■ **Required work**: Find every line in the items below that contains the word "furthest", and copy each one. Case matters.

=== Records to use ===

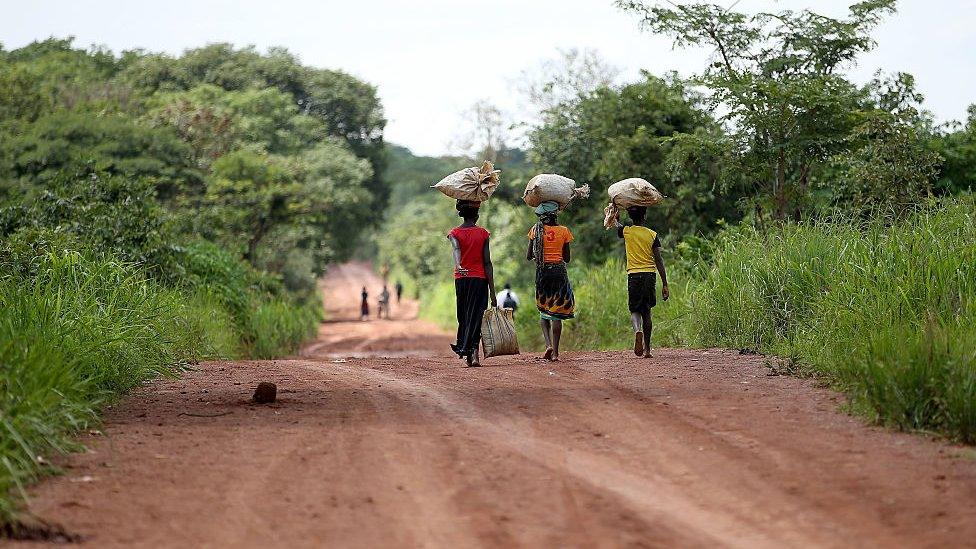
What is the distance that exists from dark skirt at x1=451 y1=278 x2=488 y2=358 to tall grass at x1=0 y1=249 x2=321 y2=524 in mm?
3000

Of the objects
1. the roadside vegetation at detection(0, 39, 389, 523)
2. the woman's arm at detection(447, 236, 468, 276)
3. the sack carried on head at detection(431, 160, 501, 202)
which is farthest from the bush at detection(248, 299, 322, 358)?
the sack carried on head at detection(431, 160, 501, 202)

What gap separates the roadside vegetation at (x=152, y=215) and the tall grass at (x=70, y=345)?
0.07ft

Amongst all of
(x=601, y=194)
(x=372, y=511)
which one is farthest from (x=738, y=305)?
(x=601, y=194)

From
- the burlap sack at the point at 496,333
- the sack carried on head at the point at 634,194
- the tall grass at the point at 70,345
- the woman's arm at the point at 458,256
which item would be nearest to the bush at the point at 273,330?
the tall grass at the point at 70,345

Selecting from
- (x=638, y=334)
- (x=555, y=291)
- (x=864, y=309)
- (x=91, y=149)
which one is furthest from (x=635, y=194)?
(x=91, y=149)

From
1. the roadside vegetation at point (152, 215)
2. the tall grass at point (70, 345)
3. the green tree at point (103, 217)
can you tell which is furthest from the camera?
the green tree at point (103, 217)

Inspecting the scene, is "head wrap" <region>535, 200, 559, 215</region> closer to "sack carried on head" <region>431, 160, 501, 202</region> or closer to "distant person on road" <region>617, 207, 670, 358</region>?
"sack carried on head" <region>431, 160, 501, 202</region>

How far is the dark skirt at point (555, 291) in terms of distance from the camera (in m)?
13.4

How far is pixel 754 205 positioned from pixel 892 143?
8.04 feet

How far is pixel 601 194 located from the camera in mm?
27016

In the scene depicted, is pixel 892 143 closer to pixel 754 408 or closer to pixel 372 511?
pixel 754 408

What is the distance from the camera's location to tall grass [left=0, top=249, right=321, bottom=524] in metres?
6.91

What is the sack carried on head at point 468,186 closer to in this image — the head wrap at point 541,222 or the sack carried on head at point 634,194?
the head wrap at point 541,222

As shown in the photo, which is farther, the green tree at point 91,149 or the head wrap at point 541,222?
the green tree at point 91,149
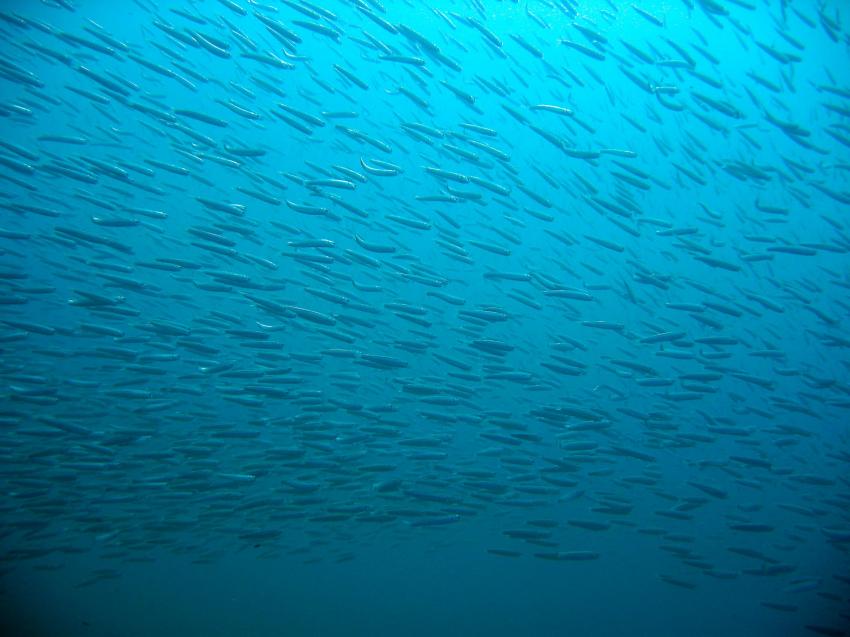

===

■ **Task answer**:
which one is furthest from (x=635, y=194)?
can you tell which is furthest from the camera?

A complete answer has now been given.